:: Text passage ::

When should you use CTR versus CTOR?
Use CTR to judge the campaign's total business impact, and CTOR to judge the quality of the email itself. They answer different questions, so the right one depends on what you're deciding:
- Reach for CTR when you care about overall results — how many clicks, leads, or sales a send drove across the whole audience. CTR reflects list quality, deliverability, and timing as well as content.
- Reach for CTOR when you're testing the email's content and design — subject-line tests aside, CTOR tells you whether the body, offer, and call to action did their job for people who were already reading.
Worked example (illustrative): two sends have the same 2% CTR. Send A has a 4% CTOR with a 50% open rate; Send B has a 20% CTOR with a 10% open rate. Same headline number, opposite problems. Send A has great subject lines but a weak email; Send B has a compelling email almost nobody opened. CTR alone would have told you they were identical.
How should you read the two together?
Look at open rate, CTR, and CTOR side by side — the combination tells you which stage to fix. Each pattern points somewhere specific:
- Low open rate, decent CTOR: your content is fine; work on subject lines, sender name, send time, and list hygiene.

:::
:: The data ::

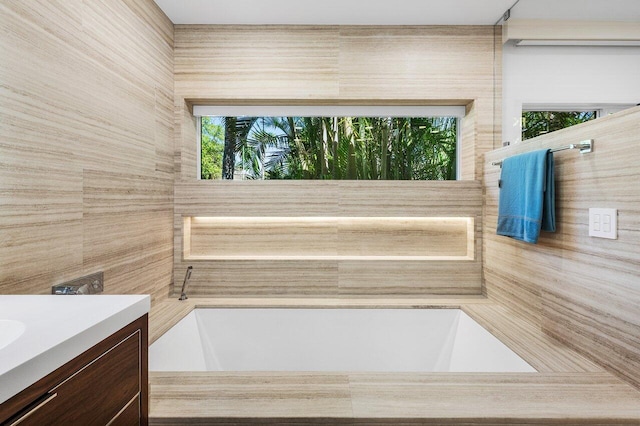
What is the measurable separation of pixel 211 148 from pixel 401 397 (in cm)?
217

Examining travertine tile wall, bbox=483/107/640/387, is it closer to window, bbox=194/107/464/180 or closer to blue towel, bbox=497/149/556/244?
blue towel, bbox=497/149/556/244

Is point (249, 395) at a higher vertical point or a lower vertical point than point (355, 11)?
lower

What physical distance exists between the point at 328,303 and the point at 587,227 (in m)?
1.44

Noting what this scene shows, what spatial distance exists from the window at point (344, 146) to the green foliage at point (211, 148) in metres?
0.08

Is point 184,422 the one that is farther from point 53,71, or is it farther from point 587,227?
point 587,227

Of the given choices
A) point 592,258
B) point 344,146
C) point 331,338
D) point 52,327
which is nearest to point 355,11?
point 344,146

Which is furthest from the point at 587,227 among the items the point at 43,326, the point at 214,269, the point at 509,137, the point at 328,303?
the point at 214,269

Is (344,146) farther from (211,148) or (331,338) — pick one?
(331,338)

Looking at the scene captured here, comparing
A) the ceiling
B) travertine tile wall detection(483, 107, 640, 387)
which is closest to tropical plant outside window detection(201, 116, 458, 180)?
the ceiling

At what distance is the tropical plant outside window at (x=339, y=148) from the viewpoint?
2.78m

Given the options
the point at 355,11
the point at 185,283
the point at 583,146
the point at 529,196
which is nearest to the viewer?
the point at 583,146

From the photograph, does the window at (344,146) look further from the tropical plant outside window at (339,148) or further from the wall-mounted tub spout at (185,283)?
the wall-mounted tub spout at (185,283)

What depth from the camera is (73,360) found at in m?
0.81

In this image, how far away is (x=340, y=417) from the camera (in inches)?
46.8
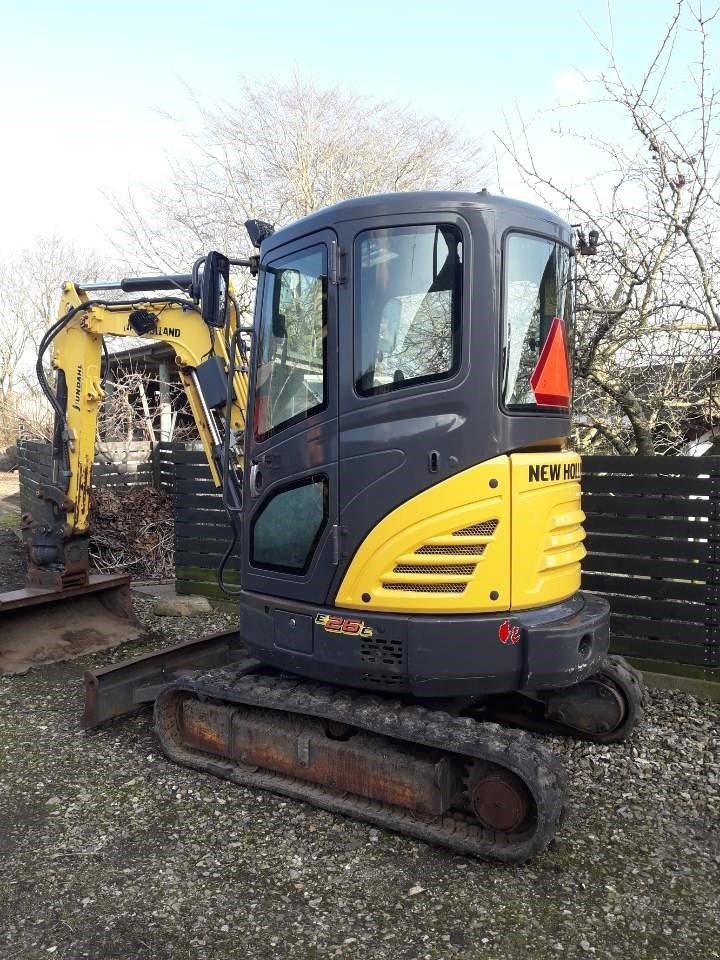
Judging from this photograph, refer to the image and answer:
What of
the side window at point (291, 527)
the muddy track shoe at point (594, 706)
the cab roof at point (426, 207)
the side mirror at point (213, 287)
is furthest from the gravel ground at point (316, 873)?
the cab roof at point (426, 207)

:::

→ Things to do
1. According to the text on CTR and CTOR, what does CTR reflect besides content?
2. Copy the part of the text on CTR and CTOR between "- Reach for CTOR" and "they were identical.", inclusive.
Answer using only the text on CTR and CTOR.

→ Answer set
1. List quality, deliverability, and timing.

2.
- Reach for CTOR when you're testing the email's content and design — subject-line tests aside, CTOR tells you whether the body, offer, and call to action did their job for people who were already reading.
Worked example (illustrative): two sends have the same 2% CTR. Send A has a 4% CTOR with a 50% open rate; Send B has a 20% CTOR with a 10% open rate. Same headline number, opposite problems. Send A has great subject lines but a weak email; Send B has a compelling email almost nobody opened. CTR alone would have told you they were identical.